Should games be fun?
This thought popped into my head the other morning as I walked my crazy dog, Maggie. I'd just spoken at the Texas Independent Games Conference, and it seemed like everyone at the show kept coming back to the question of how to make games fun; or were games as fun now as they used to be; or was the mainstream game not fun anymore; or was Raph Koster right in his book, A Theory of Fun for Game Design?
"Fun" was everywhere, as a topic of discussion, if not as a characteristic most of the attendees used to describe most recent games.
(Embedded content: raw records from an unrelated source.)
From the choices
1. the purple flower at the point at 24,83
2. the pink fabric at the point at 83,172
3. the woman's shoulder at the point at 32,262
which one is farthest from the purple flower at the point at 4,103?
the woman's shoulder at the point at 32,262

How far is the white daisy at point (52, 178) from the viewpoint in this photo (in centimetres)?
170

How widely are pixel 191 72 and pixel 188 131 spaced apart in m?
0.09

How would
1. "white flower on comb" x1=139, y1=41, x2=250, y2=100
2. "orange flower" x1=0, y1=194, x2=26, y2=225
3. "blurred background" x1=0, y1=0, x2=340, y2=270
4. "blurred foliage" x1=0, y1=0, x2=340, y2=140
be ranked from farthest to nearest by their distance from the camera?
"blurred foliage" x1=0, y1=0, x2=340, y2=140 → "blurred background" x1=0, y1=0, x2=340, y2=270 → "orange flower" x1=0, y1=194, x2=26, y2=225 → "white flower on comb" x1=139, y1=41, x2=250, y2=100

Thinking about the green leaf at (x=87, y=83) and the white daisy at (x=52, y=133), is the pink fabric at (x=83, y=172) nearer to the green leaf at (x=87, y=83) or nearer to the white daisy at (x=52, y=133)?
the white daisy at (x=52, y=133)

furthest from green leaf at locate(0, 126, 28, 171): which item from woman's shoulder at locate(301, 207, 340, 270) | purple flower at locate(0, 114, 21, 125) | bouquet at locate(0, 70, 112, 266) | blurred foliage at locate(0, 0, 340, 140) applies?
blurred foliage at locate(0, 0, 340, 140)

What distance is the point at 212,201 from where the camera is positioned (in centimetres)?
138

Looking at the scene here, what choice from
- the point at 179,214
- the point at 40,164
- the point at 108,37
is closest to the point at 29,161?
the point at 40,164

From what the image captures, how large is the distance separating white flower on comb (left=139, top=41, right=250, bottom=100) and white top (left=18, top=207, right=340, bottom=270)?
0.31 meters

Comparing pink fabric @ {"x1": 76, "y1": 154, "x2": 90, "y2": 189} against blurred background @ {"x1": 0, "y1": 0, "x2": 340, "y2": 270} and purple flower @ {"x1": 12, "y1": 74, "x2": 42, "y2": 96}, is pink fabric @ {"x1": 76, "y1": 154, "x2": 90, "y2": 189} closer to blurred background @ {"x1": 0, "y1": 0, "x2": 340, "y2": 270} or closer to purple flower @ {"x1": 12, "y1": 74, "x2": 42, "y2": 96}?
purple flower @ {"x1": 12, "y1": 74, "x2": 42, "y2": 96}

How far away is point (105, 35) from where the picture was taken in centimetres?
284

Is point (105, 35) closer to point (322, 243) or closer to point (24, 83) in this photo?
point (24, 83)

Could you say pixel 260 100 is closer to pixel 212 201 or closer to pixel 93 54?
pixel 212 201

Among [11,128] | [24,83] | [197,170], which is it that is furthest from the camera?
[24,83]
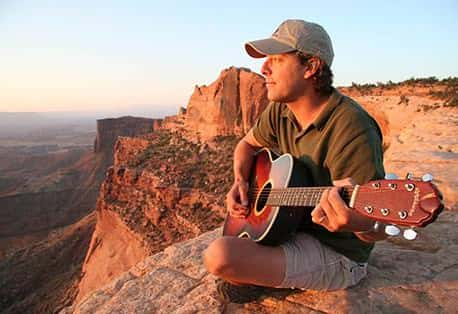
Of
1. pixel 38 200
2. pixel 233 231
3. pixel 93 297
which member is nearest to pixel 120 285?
pixel 93 297

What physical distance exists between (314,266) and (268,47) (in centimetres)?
153

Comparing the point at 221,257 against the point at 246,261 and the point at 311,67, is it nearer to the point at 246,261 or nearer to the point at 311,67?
the point at 246,261

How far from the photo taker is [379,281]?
2486 mm

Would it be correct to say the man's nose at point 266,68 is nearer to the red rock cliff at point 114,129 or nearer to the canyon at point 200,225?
the canyon at point 200,225

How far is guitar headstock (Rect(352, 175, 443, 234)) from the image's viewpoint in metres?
1.29

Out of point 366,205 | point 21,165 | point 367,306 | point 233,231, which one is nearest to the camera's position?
point 366,205

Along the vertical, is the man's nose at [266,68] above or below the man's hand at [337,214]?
above

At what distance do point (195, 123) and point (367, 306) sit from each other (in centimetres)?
2891

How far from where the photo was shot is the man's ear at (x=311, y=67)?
2355 millimetres

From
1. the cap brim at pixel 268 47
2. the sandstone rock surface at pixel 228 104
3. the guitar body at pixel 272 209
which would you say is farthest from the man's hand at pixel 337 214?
the sandstone rock surface at pixel 228 104

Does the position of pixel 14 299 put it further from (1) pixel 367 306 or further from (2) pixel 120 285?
(1) pixel 367 306

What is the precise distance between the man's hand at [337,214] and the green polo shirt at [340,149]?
259mm

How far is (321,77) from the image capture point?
2375 mm

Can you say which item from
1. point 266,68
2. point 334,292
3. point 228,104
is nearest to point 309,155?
point 266,68
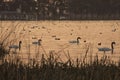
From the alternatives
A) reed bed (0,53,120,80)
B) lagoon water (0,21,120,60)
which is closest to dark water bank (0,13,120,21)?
lagoon water (0,21,120,60)

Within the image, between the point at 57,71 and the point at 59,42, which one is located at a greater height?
→ the point at 57,71

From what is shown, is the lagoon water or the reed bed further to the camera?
the lagoon water

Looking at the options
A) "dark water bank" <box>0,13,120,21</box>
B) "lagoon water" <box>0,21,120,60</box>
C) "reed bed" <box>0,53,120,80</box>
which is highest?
"reed bed" <box>0,53,120,80</box>

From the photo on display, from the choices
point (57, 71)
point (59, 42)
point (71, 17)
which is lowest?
point (71, 17)

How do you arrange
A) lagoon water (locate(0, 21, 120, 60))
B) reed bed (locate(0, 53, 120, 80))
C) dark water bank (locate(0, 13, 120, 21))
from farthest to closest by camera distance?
1. dark water bank (locate(0, 13, 120, 21))
2. lagoon water (locate(0, 21, 120, 60))
3. reed bed (locate(0, 53, 120, 80))

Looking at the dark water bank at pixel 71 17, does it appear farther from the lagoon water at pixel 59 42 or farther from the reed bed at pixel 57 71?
the reed bed at pixel 57 71

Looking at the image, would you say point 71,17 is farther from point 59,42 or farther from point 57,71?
point 57,71

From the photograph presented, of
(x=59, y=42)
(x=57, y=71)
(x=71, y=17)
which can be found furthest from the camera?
(x=71, y=17)

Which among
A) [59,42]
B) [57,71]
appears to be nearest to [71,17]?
[59,42]

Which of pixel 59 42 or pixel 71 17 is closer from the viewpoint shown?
pixel 59 42

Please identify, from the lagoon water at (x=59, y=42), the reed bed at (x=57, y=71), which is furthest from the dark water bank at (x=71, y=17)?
the reed bed at (x=57, y=71)

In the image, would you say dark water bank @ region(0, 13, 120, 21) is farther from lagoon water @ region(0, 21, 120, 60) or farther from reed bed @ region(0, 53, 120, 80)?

So, I guess I shouldn't have been surprised that questions about games and fun would occur to me. What did surprise me was my response:
Maybe all this focus on fun - this requirement that games be fun or that all evaluations of games be run through the fun-filter - maybe all this is a bad thing.
For one thing, the word "fun" is kind of meaningless. It's a flabby, ill-defined word, one that describes a state or a feeling that's different for each and every one of us. As Marc LeBlanc pointed out in his GDC talk, "Formal Design Tools: Emergent Complexity, Emergent Narrative" back in 2000 (wow, a millennium ago!), the word "fun" isn't much help to us as designers and developers.
But, the word "fun" has other problems. It kind of locks us into a "games are for kids" mentality. It implies that games are good for just one thing: passing time in an enjoyable manner, for want of a better definition.
And perhaps most damning to me is that all this focus on passing time puts a ceiling, of sorts, above us that separates us from other media, media that are allowed to strive for something other than simple "fun-ness."
Movies, books, musical compositions and so on are - or can be - fun to watch/read/listen to, but there's nothing in the definition or judgment of those other media that requires fun. We're the only medium that says to itself, "This is what you must be and all you will ever be."
That kind of thinking makes me mad. What about other words, other values? What about "challenge"? What about "compelling"? What about "discomfort"? What about "enlightening" and "thought-provoking"? We do "aspirational" some of the time, which is a start, I guess. And one of my friends and colleagues, Doug Church (unsung hero of gaming and smart man that he is), commented to me recently that "There are things like Reel Fishing or Harvest Moon or Animal Crossing which allow more space/contemplation during play, but still have a 'fun' core in that they need to appeal to a visceral/competitive vibe." I have to agree with him (though I admit that I may be twisting his thought around a bit as I obsess about fun). Even when we try to do something different, we end up going for the fun.
And that drags me back to my question: Does "interactive" inevitably equal "playful," or can we strive for different (and more)?
Actually, I guess this line of thinking was driven not only by the conference emphasis (not a pre-planned focus on the part of organizers or attendees, by the way) but also by the fact that my wife, Caroline, and I recently watched David Cronenberg's film, A History of Violence. And, man, would I say we didn't have fun watching it - not in the way we had fun watching The Incredibles or Pirates of the Caribbean (the first one) or a Woody Allen movie (when he was funny). No. A History of Violence can not be described as "fun," not by Caroline and me, anyway. But, man, was that movie thought-provoking (and pleasurable in that way).
After the credits rolled, Caroline and I talked for hours about the questions raised (and left largely unanswered!) by the movie. And even when we weren't talking, we were thinking about it until one of us would break the silence with another comment that set the dialogue rolling again. Heck, Caroline dreamed about the movie, for crying out loud!